• **Document passage**:
----------

This work impliments GPU optimizations for the Cholesky decomposition and its derivative in the Stan Math library [@stanmath2015]. The Stan library's No-U-Turn sampler (NUTS) typically explores the target distribution more efficiently than alternative samplers, though it is computationally more expensive per log probability evaluation. This research is motivated by large Gaussian Process (GP) models, where the log probability evaluation is very expensive and dominated by the inversion of the covariance matrix typically done within the Cholesky decomposition. Experimental results show that GPU optimizations are not optimal for small $n \times m$ matrices, however $N=5000$ matrices can see speedups of 6x while retaining precision. This is the first known open source GPU implementation of the Cholesky decomposition for automatic differentation. Furthermore, the GPU kernels use OpenCL so the implimentation is not restricted to a particular GPU vendor. 

# GPU Implementation

<!--
Currently, we aim at speeding up the biggest computational bottlenecks on the GPU, while the remaining (non-parallelized) Stan code is executed on the CPU. Therefore, we move the data to and from the GPU for each GPU-parallelized function. Removing this often unnecessary data transfer to and from the GPU is one of the main priorities of  future work.
-->
One of the most significant linear algebra bottlenecks in Gaussian Processes (and many other statistical models) is matrix inversion. In particular, inversion of a positive semi-definite covariance matrix typically done through Cholesky decomposition. Using a Cholesky decomposition in Stan requires the computation of the decomposition, its derivative, and the derivative of solving the linear system $Ax = B$. To reduce these bottlenecks, we implemented GPU optimizations of the following Stan Math library methods:

\begin{enumerate}
\item	matrix transpose,
\item	multiplication of matrices with a diagonal and scalar,
\item	subtraction of matrices,
\item	copying submatrices,
\item	matrix multiplication,
\item	lower triangular matrix inverse,
\item	Cholesky decomposition,
\item first derivative of Cholesky decomposition.
\end{enumerate}

The execution times of methods (1-4) are negligible and thus our GPU implementations of these methods are simple and naive. For instance, in the multiplication of a $m \times n$ matrix with a scalar we create $m \times n$ threads, where each thread is assigned a single multiplication. These implementations are necessary to perform methods (6-8) on the GPU.

Stan's GPU matrix multiplication routines are based on the the routines in cuBLAS [@CUBLAS] and clBLAST. The matrix multiplication routines are optimized through two standard methods: assigning additional work to threads in large matrix multiplications and the use of tiling in local memory. Specific cases allow for specific optimization. For example, the result of $A \times A^T$ is symmetric and so the routine reduces the number of multiplications by one half. 

The optimizations of the lower triangular matrix inverse and the Cholesky decomposition are improvements on the work in [@Cesnovar2017]. Details of these implementations are available in the following sections. The first derivative of the Cholesky decomposition is implemented using methods (1-7).

----------

• **Dataset records**:
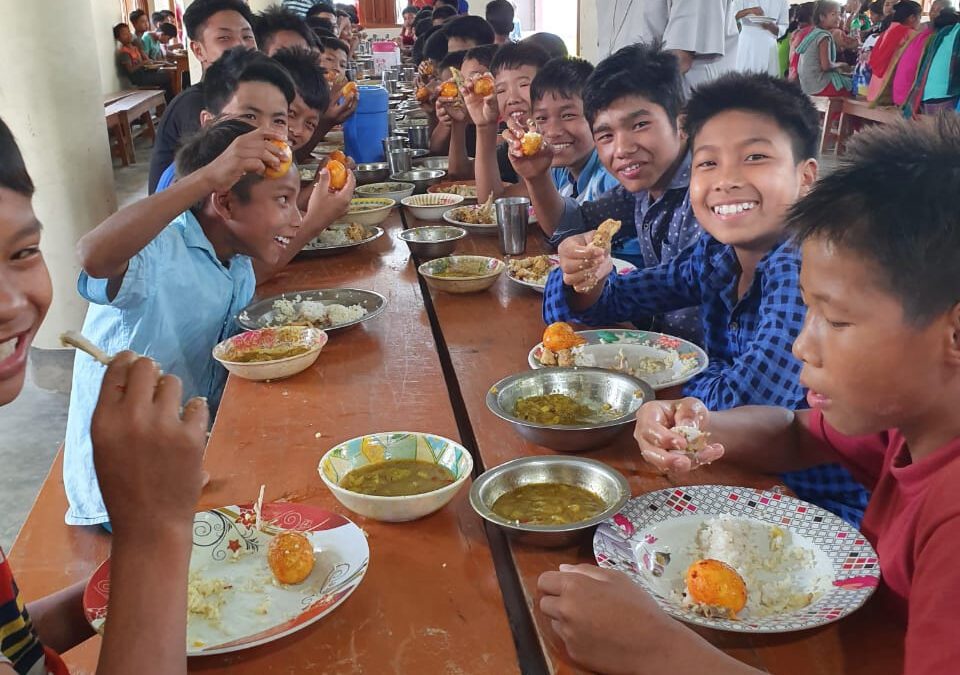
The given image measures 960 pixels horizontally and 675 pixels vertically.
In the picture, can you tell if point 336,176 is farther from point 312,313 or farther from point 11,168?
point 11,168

----------

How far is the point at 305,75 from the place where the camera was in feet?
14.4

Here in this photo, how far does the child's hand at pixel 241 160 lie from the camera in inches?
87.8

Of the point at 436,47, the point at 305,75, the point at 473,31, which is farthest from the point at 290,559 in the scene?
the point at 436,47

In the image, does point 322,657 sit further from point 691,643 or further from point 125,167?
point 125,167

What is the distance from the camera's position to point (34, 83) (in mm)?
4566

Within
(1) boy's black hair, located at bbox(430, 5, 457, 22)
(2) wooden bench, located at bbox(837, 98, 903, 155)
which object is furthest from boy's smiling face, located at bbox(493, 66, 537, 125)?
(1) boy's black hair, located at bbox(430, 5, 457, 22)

----------

• **Task goal**:
Retype a section of the Stan GPU passage word for word, starting at the words "The optimizations of" and ending after the words "using methods (1-7).". The items are not needed for any of this.

• **Output below**:
The optimizations of the lower triangular matrix inverse and the Cholesky decomposition are improvements on the work in [@Cesnovar2017]. Details of these implementations are available in the following sections. The first derivative of the Cholesky decomposition is implemented using methods (1-7).